Du côté de Christine Fréchette, les chiffres sont impressionnants. Ils sont désormais 11 à lui accorder leur confiance, dont cinq ministres. Ce total inclut l’ajout récent, jeudi, des députés Karine Boivin Roy et François St-Louis. C’est une avance notable pour le moment.

Pour Bernard Drainville, les appuis confirmés sont au nombre de deux jusqu’ici, mais pas n’importe lesquels : ce sont les plus jeunes du caucus, Kariane Bourassa et Samuel Poulin.

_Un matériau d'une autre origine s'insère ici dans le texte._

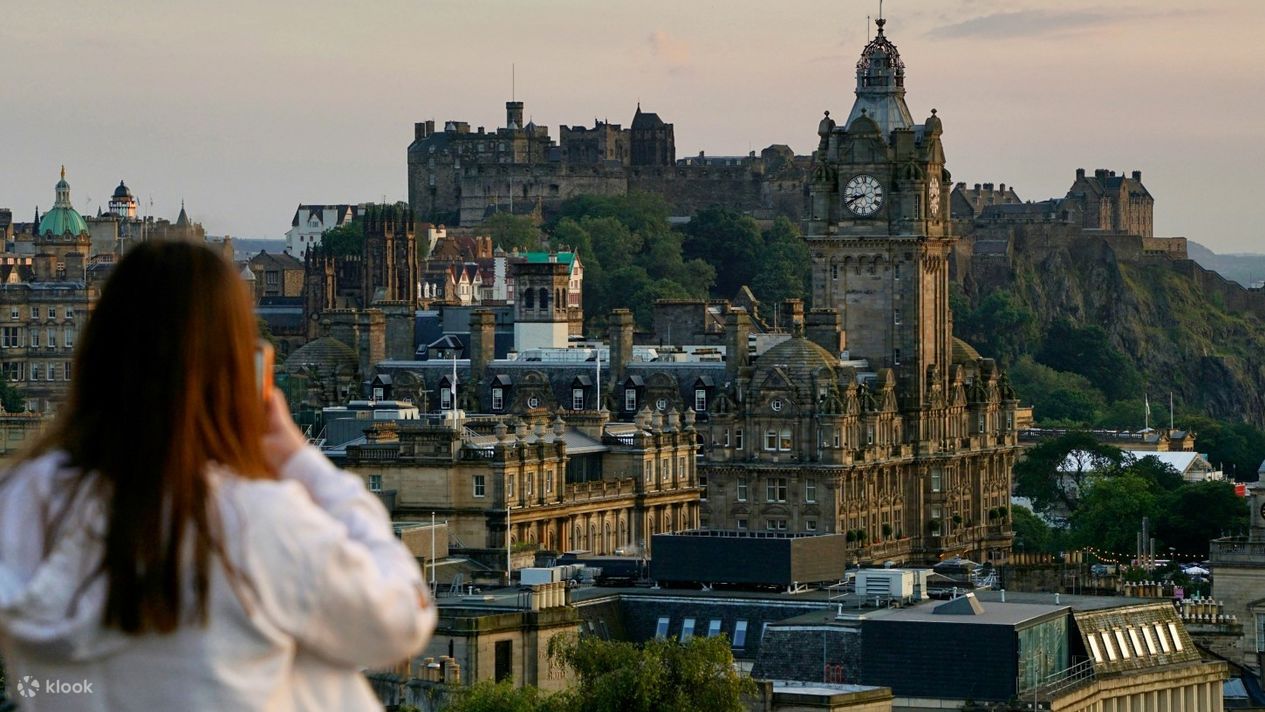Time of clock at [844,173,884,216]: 8:40
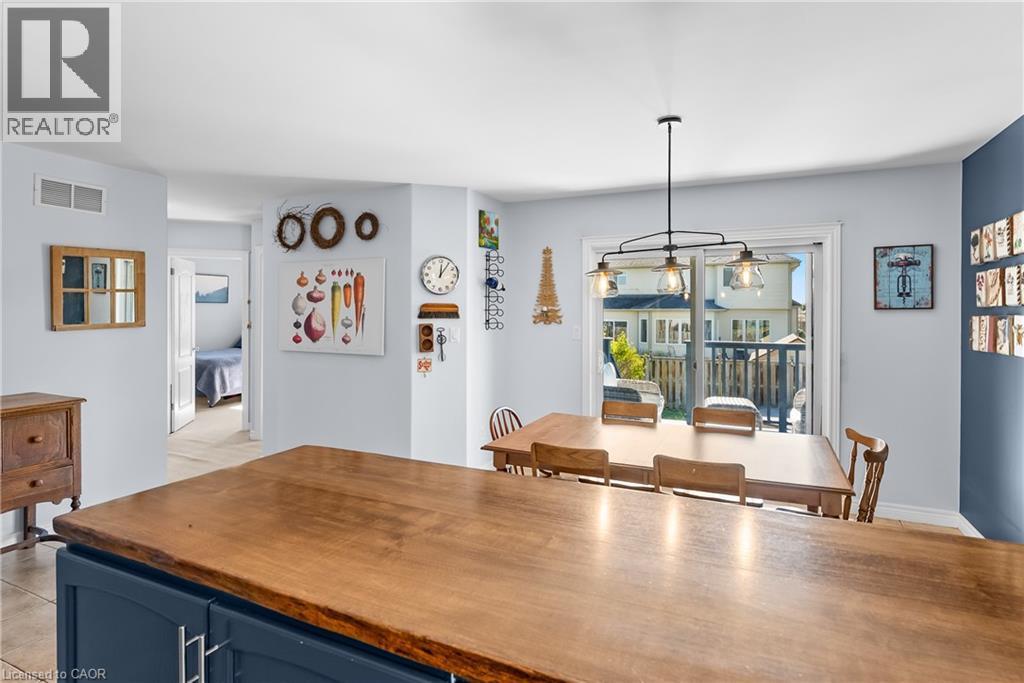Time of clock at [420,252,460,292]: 12:05
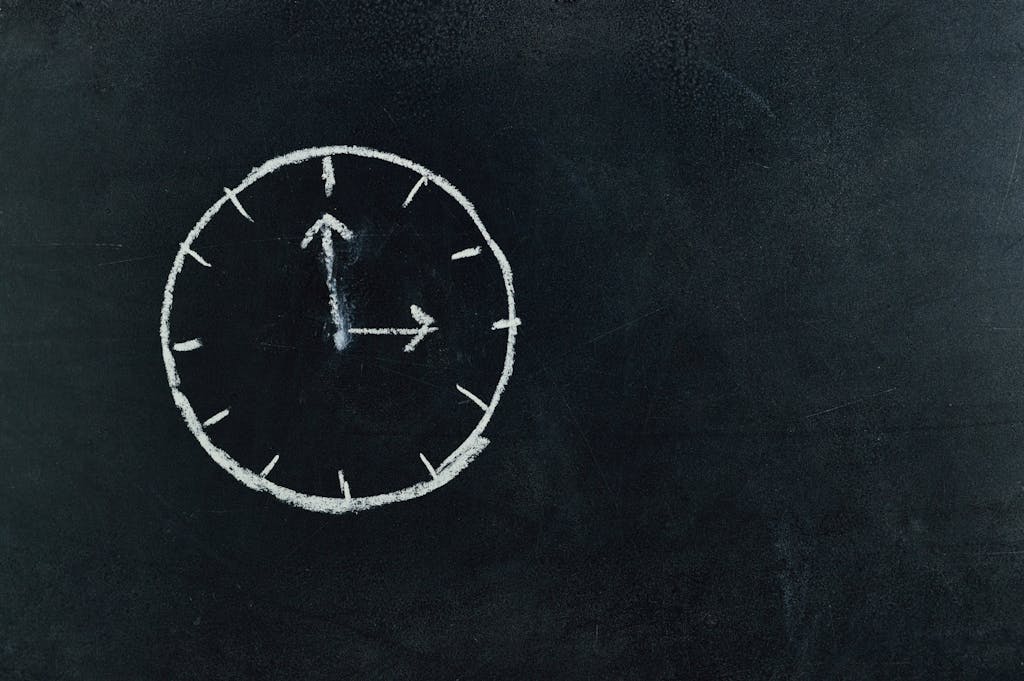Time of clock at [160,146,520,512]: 2:59
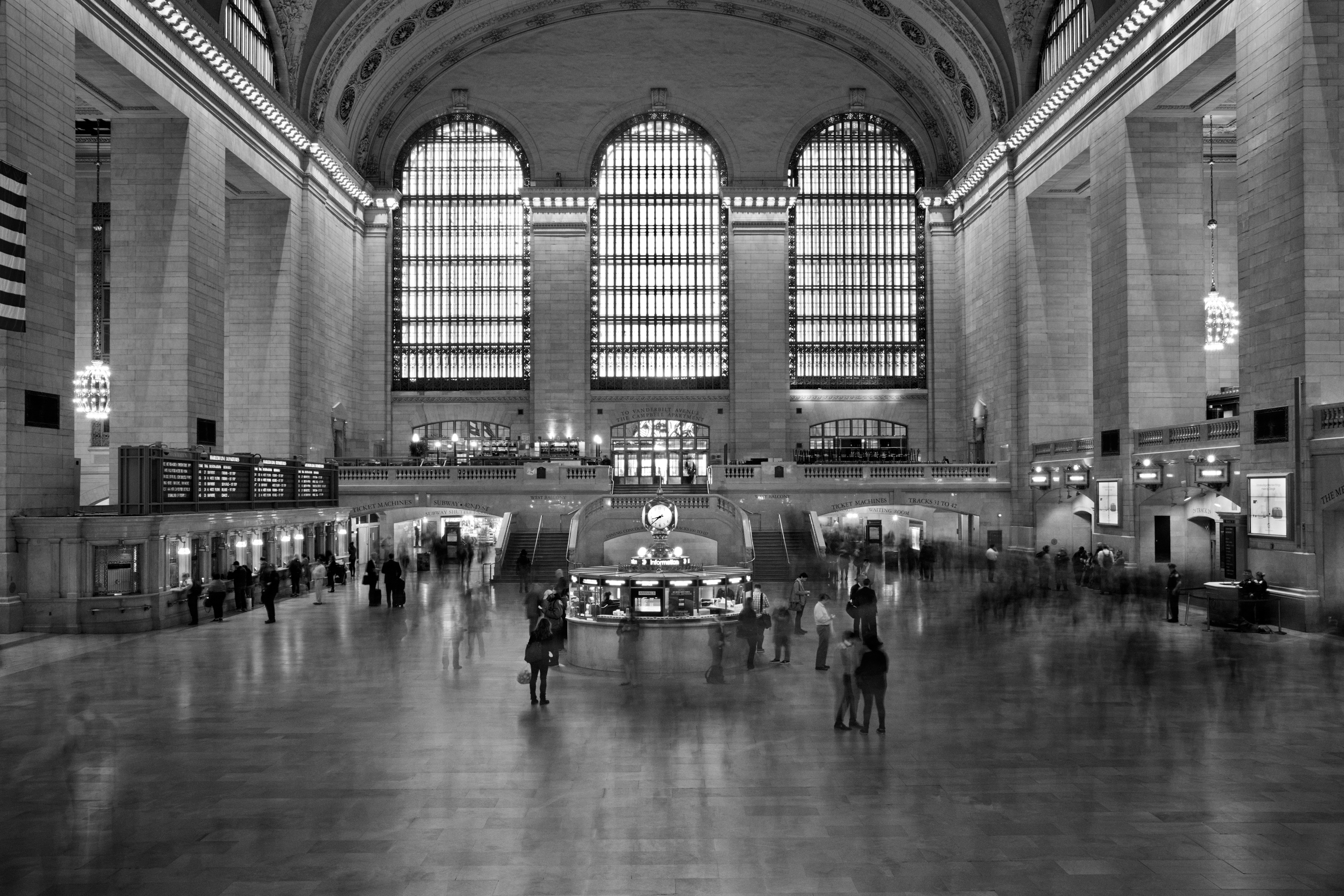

Enfin, il reste des indécis. Le ministre des Ressources naturelles depuis septembre, Jean-François Simard, se dit toujours en réflexion quant à une possible candidature à la chefferie. Quant à l’ex-ministre François Bonnardel, un ancien adéquiste, il se demande encore s’il vaut mieux sauter dans l’arène ou appuyer un autre candidat. Les prochains jours seront décisifs !

Selon la source : lapresse.ca

Ce contenu a été créé avec l’aide de l’IA.